A divisão é uma operação matemática que serve para fracionar e seu significado varia de acordo com a destinação que se queira dar a ela. Cheguei a essa conclusão a partir da pesquisa que fiz sobre o termo e de onde pude absorver sinônimos -- ainda que existam outros tantos por ai -- tais como: compartilhar, distribuir, partilhar, partir, repartir, separar que servem para atender diversos objetivos, dependendo do fim que se queira atingir.
No caso da divisão do Estado do Pará, cujo plebiscito para definir se este será fracionado nos estados de Carajás e Tapajós, fato que ocorrerá no próximo dia 11 de dezembro deste ano, essa operação deve ser avaliada com muita cautela pois os interesses que estão por trás dessa propostas vão muito além do que uma simples divisão de território.
Aliás, não há comprovação técnica ou científica de que qualquer divisão traga benefício para as partes fracionadas, se assim fosse eu até abraçaria essa idéia. Entretanto, no caso do Estado do Pará a divisão esta sendo defendida em nome da ausência do Estado nas suas regiões Sul e Oeste, o que não é suficiente para entregar a parte mais rica do território a aventureiros que se instalaram no espaço paraense e agora acham que podem criar seu próprio Estado, isso sem considerar que a riqueza do Pará é historicamente dos paraense e que, portanto, não pode ser alijada dos benefícios das recentes descorbertas, como o níquel, o ouro, a bauxita, o caulim, etc.
A divisão proposta é uma piada de mau gosto pois o Estado do Pará ficará com apenas 17% do total do seu território, e pior que isso e que essa fatia não deixa para o Estado nenhuna reserva das riqueza acima citadas, o que fica são terras degradas no Nordeste Paraense, bolsões de pobreza criados por populações expulsas das regiões sul e oeste pelos grandes projetos e instaladas nos municípios da região metropolitana do Estado, sendo Belém e Ananindeua as mais prejudicadas. Ou seja, a divisão proposta e que iremos votar no dia 11 tenta separar o "file mignon" da "Carne de Pescoço", aqui representados pelas regiões Sul/Oeste e Norte/Nordeste do Estado, respectivamente.
Votar "sim" no dia 11 significa entregar de bandeja aos aventureiros que se instalaram a menos de 50 no Estado, principalmente na região sul e sudeste do nosso território, a fatia mais rica do nosso patrimônio, e deixar na área mais miserável a maior parte da população paraense. Dessa forma, os impostos e os "royalties" decorrentes da venda de nossas riquezas (madeira, minérios, potencial hídrico) iriam beneficiar somente aqueles que ontem aqui chegaram, expulsaram a nossa população através de um processo agressivo de ocupação e agora se intitulam herdeiros da terra paraense.

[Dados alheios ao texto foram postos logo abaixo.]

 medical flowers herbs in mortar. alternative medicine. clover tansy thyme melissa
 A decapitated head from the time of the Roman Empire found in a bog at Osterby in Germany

Quem for paraense deve dizer Não à divisão, afinal isso só interessa e beneficia a eles. Entretanto, que essa tentativa também abra os olhos de nossos governantes que precisam entender que o Estado deve se fazer presente em todo o território paraense, e isso é possível. Como ? Basta discutir com a sociedade que aparecerão várias alternativas, é só tentar.
Fora quem lucraria diretamente com a divisão do Estado, só quem tiver uma mentalidade oblíqua e tacanha poderia votar a favor de tal absurdo.